- Ants are believed to be only non-humans to sacrifice themselves for comrades
- Wounded ants release a pheromone which attracts others to rush to their aid
- Scientists in Germany watched African Matabele soldier ants go off hunting
It’s a scene familiar from countless war films — the brave soldiers risking their lives to carry an injured comrade to safety, the noble casualty insisting they go on and leave him to die.
But it’s not only human warriors who act so selflessly.
A study has shown that ants do exactly the same in battle.
Ants are believed to be the only non-humans to risk their lives to carry an injured comrade to safety
They also spend minutes licking the wounds of a stricken ant to ward off infection, cutting death rates from 80 to 10 per cent.

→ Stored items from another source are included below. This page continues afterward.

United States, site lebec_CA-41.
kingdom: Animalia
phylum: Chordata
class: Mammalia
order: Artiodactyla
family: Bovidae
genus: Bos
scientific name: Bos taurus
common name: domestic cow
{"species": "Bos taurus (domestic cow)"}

Ants are believed to be the only non-humans to do this.
Scientists in Germany watched African Matabele soldier ants as they set off in groups of up to 600 to hunt termites.
A third can expect to lose a leg to a termite’s powerful jaws at some point.
Wounded ants release a pheromone which attracts others to rush to their aid.
Those that lose a single leg can adapt and run as quickly as before within 24 hours.
Wounded ants release a pheromone which attracts others to rush to their aid
On the battlefield they lie still and let the others carry them back to the nest.
But those that lose multiple limbs are unlikely to survive and were seen to struggle and lash out to stop their comrades rescuing them.
‘They simply don’t cooperate with the helpers and are left behind,’ said Dr Erik Frank, head of the study at Julius-Maximilians University, Würzburg.
He said in the journal Proceedings of the Royal Society B that the licking amounted to a battlefield paramedic treatment.
‘We suppose that they do this to clean the wounds and maybe even apply antimicrobial substances with their saliva.’